Cox Communications would become a wholly-owned subsidiary of Cox Enterprises and would continue to operate as an autonomous business. Cox Communications’ Board of Directors formed a special committee of independent directors to consider the proposal. Citigroup Global Markets and Lehman Brothers Inc. committed $10 billion to the deal. Cox Enterprises would use $7.9 billion for the tender offer, with the remaining $2.1 billion used for refinancing existing debt and to satisfy working capital requirements.
Cable service firms have faced intensified competitive pressures from satellite service providers DirecTV Group and EchoStar communications. Moreover, telephone companies continue to attack cable’s high-speed Internet service by cutting prices on high-speed Internet service over phone lines. Cable firms have responded by offering a broader range of advanced services like video-on-demand and phone service. Since 2000, the cable industry has invested more than $80 billion to upgrade their systems to provide such services, causing profitability to deteriorate and frustrating investors. In response, cable company stock prices have fallen. Cox Enterprises stated that the increasingly competitive cable industry environment makes investment in the cable industry best done through a private company structure.
Discussion Questions:
1. What is the equity value of the proposed deal?
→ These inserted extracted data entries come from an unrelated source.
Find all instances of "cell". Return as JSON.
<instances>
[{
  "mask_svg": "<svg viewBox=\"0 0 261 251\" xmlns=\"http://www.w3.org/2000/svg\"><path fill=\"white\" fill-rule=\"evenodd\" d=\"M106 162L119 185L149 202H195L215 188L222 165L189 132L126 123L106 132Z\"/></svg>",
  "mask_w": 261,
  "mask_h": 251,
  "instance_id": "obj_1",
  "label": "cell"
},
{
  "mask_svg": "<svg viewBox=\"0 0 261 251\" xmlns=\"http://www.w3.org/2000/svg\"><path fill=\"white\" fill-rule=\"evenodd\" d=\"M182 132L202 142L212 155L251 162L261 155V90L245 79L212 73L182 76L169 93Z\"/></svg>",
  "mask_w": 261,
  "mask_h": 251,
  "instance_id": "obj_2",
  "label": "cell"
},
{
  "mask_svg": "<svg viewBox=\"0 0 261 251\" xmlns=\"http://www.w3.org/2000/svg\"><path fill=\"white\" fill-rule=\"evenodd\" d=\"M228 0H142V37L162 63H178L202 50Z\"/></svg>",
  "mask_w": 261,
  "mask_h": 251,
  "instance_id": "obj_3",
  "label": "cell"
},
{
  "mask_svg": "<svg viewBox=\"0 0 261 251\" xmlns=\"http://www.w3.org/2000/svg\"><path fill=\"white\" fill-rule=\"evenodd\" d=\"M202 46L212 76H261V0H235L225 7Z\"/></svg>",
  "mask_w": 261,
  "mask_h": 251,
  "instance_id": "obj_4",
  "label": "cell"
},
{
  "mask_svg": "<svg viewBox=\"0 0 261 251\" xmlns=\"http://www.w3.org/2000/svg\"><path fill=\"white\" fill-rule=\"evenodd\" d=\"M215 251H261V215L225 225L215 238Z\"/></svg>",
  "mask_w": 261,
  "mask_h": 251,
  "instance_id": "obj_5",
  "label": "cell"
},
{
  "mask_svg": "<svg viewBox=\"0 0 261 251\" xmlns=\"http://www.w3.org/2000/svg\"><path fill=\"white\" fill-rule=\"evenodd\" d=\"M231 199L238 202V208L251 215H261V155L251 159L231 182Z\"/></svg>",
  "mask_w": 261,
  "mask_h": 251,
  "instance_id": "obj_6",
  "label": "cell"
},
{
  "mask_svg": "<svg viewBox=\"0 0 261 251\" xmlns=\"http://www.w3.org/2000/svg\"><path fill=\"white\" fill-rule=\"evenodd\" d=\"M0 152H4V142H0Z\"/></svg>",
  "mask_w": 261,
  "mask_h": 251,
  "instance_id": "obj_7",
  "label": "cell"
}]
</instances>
•Why did the board feel that it was appropriate to set up special committee of independent board directors?
•Why does Cox Enterprises believe that the investment needed for growing its cable business is best done through a private company structure?
•Is Cox Communications a good candidate for an LBO? Explain your answer.
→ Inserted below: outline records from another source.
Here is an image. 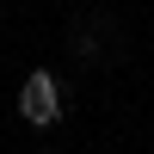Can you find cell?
<instances>
[{
    "instance_id": "cell-4",
    "label": "cell",
    "mask_w": 154,
    "mask_h": 154,
    "mask_svg": "<svg viewBox=\"0 0 154 154\" xmlns=\"http://www.w3.org/2000/svg\"><path fill=\"white\" fill-rule=\"evenodd\" d=\"M148 31H154V25H148Z\"/></svg>"
},
{
    "instance_id": "cell-1",
    "label": "cell",
    "mask_w": 154,
    "mask_h": 154,
    "mask_svg": "<svg viewBox=\"0 0 154 154\" xmlns=\"http://www.w3.org/2000/svg\"><path fill=\"white\" fill-rule=\"evenodd\" d=\"M62 111H68V93H62V80L49 68H31L19 80V117L31 123V130H56Z\"/></svg>"
},
{
    "instance_id": "cell-2",
    "label": "cell",
    "mask_w": 154,
    "mask_h": 154,
    "mask_svg": "<svg viewBox=\"0 0 154 154\" xmlns=\"http://www.w3.org/2000/svg\"><path fill=\"white\" fill-rule=\"evenodd\" d=\"M68 43H74V56H99V37H93V31H86V25H80V31H74V37H68Z\"/></svg>"
},
{
    "instance_id": "cell-3",
    "label": "cell",
    "mask_w": 154,
    "mask_h": 154,
    "mask_svg": "<svg viewBox=\"0 0 154 154\" xmlns=\"http://www.w3.org/2000/svg\"><path fill=\"white\" fill-rule=\"evenodd\" d=\"M37 154H49V148H37Z\"/></svg>"
}]
</instances>
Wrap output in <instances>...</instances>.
•How would the lenders have protected their interests in this type of transaction? Be specific.
Things to Remember…
• M&As commonly are financed through debt, equity, and available cash on balance sheet or some combination.
• LBOs make the most sense for firms having stable cash flows, significant amounts of unencumbered tangible assets, and strong management teams.
• Successful LBOs rely heavily on management incentives to improve operating performance and a streamlined decision-making process resulting from taking the firm private.
• Tax savings from interest and depreciation expense from writing up assets enable LBO investors to offer targets substantial premiums over current market value.
• Excessive leverage and the resultant higher level of fixed expenses makes LBOs vulnerable to business cycle fluctuations and aggressive competitor actions.